> ASSIGNMENT
Print all the records below exactly as they stand, but leave out the pictures.

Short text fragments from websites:
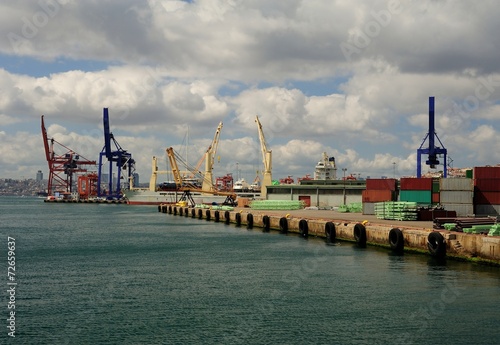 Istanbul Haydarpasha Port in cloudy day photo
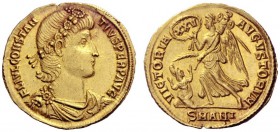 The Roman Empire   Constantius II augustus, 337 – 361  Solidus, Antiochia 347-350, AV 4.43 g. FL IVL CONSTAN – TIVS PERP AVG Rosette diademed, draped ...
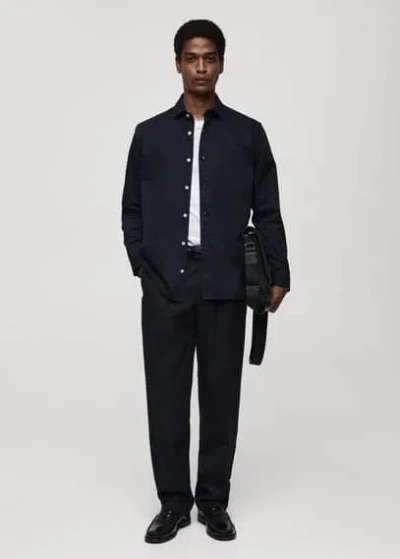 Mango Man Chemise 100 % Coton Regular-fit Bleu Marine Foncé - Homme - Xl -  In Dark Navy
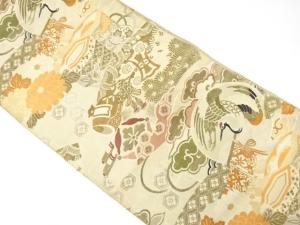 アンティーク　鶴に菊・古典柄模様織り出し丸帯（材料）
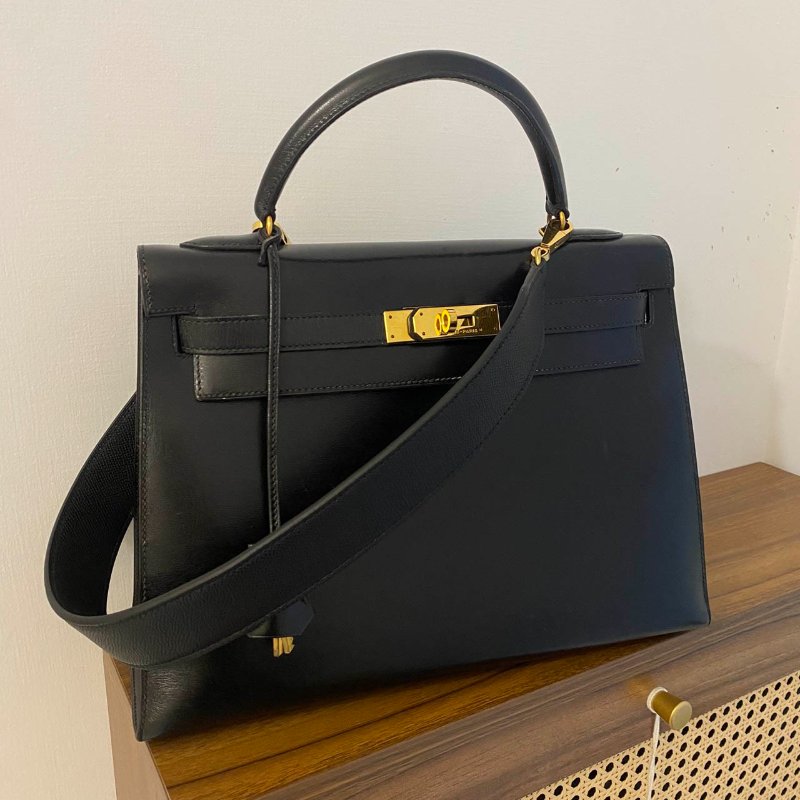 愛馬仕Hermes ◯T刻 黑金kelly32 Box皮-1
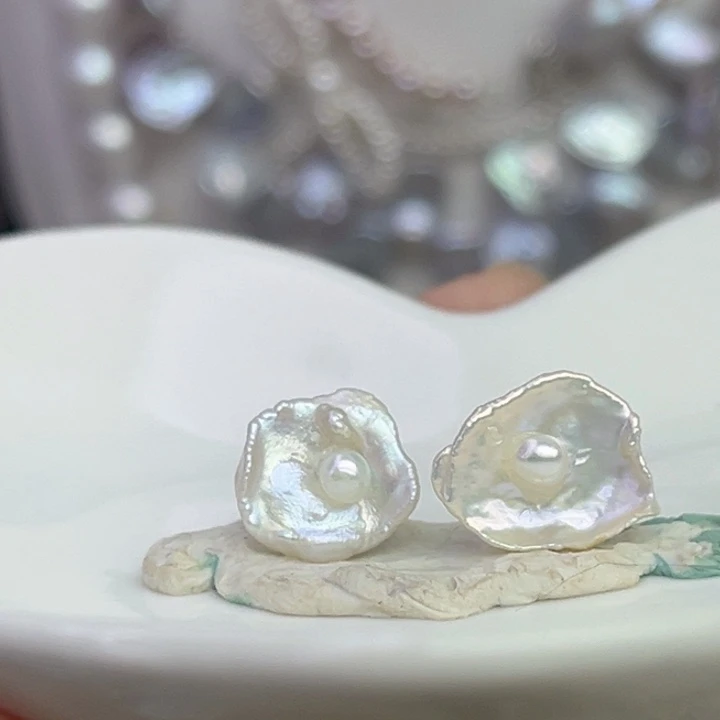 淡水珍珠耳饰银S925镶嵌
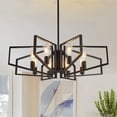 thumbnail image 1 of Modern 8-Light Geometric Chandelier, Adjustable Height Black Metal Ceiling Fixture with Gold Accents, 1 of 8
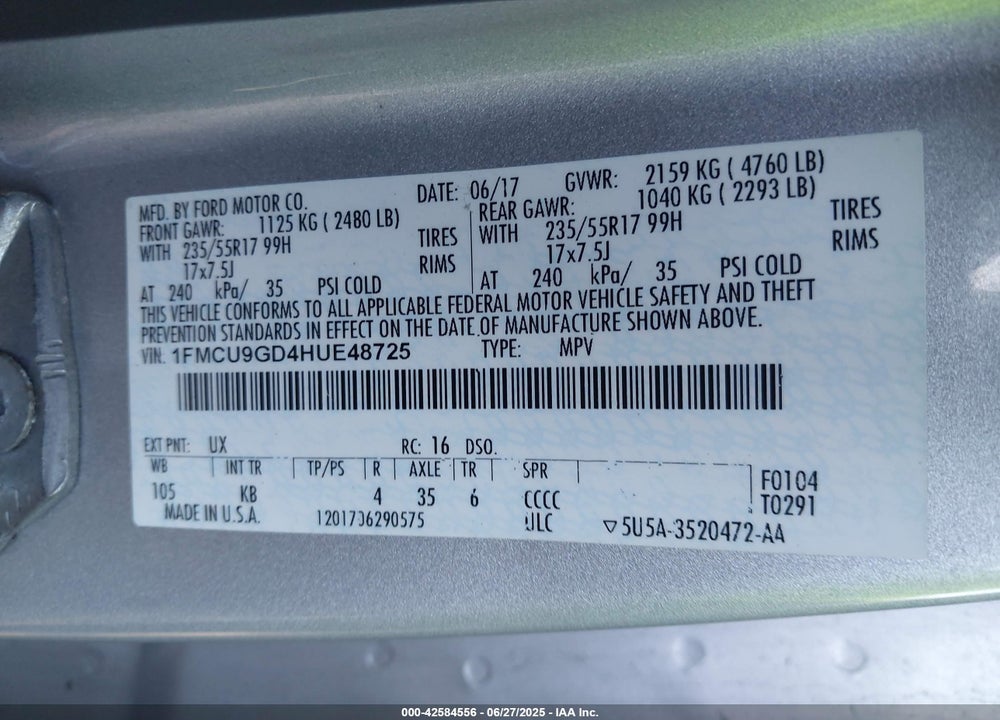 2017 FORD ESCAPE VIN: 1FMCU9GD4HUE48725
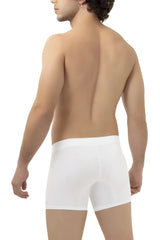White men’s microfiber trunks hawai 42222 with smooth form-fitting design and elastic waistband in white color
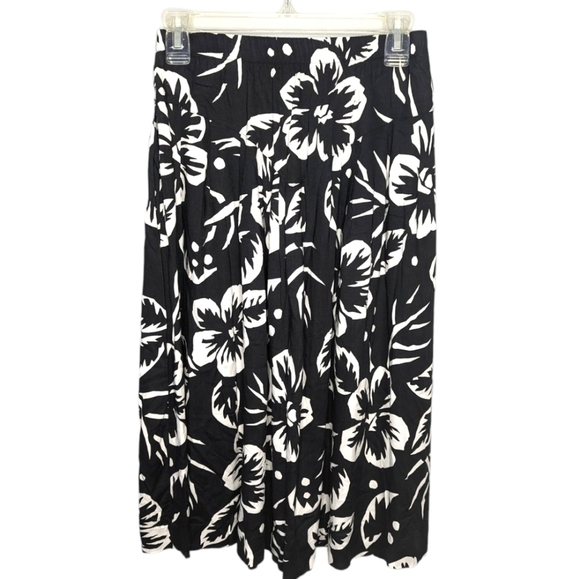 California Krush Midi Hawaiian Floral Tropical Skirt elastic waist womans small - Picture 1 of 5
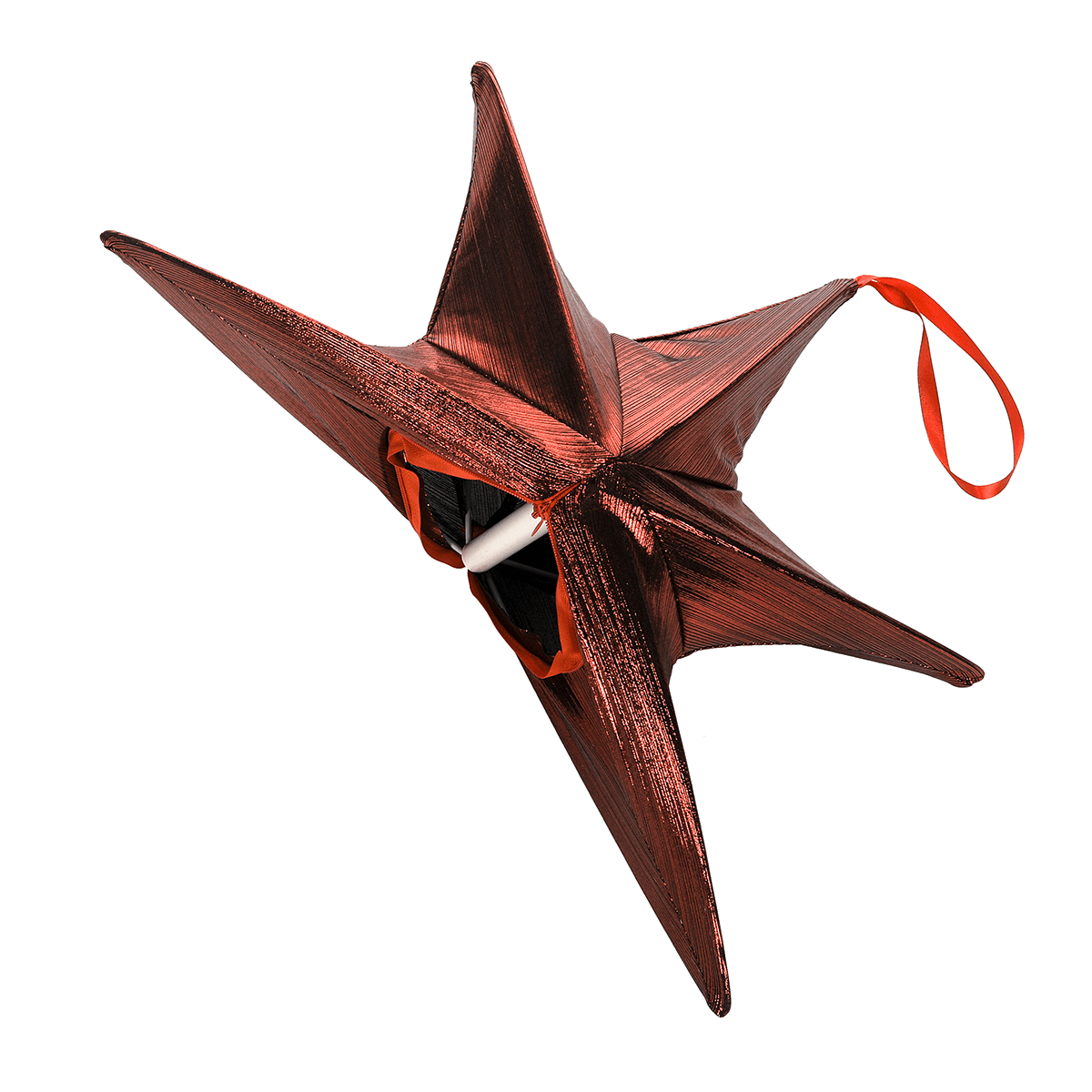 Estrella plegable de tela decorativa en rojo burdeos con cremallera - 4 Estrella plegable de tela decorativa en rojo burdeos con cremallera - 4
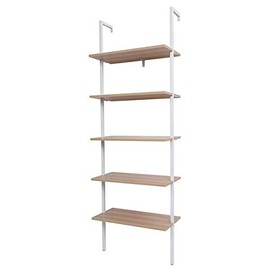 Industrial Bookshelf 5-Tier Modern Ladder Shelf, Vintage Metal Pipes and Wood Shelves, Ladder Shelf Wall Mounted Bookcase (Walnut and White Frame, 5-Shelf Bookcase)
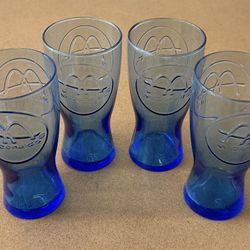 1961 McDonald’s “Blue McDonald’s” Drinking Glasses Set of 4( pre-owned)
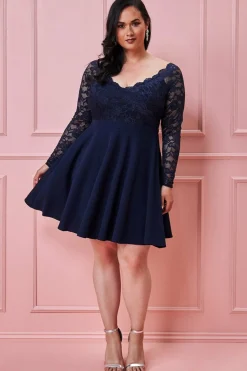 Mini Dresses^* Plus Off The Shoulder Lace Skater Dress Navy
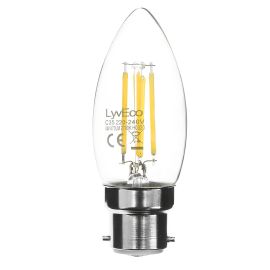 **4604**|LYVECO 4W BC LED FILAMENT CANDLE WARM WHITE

> SOLUTION TO THIS TASK
 Istanbul Haydarpasha Port in cloudy day photo
 The Roman Empire   Constantius II augustus, 337 – 361  Solidus, Antiochia 347-350, AV 4.43 g. FL IVL CONSTAN – TIVS PERP AVG Rosette diademed, draped ...
 Mango Man Chemise 100 % Coton Regular-fit Bleu Marine Foncé - Homme - Xl -  In Dark Navy
 アンティーク　鶴に菊・古典柄模様織り出し丸帯（材料）
 愛馬仕Hermes ◯T刻 黑金kelly32 Box皮-1
 淡水珍珠耳饰银S925镶嵌
 thumbnail image 1 of Modern 8-Light Geometric Chandelier, Adjustable Height Black Metal Ceiling Fixture with Gold Accents, 1 of 8
 2017 FORD ESCAPE VIN: 1FMCU9GD4HUE48725
White men’s microfiber trunks hawai 42222 with smooth form-fitting design and elastic waistband in white color
 California Krush Midi Hawaiian Floral Tropical Skirt elastic waist womans small - Picture 1 of 5
 Estrella plegable de tela decorativa en rojo burdeos con cremallera - 4 Estrella plegable de tela decorativa en rojo burdeos con cremallera - 4
 Industrial Bookshelf 5-Tier Modern Ladder Shelf, Vintage Metal Pipes and Wood Shelves, Ladder Shelf Wall Mounted Bookcase (Walnut and White Frame, 5-Shelf Bookcase)
 1961 McDonald’s “Blue McDonald’s” Drinking Glasses Set of 4( pre-owned)
 Mini Dresses^* Plus Off The Shoulder Lace Skater Dress Navy
 **4604**|LYVECO 4W BC LED FILAMENT CANDLE WARM WHITE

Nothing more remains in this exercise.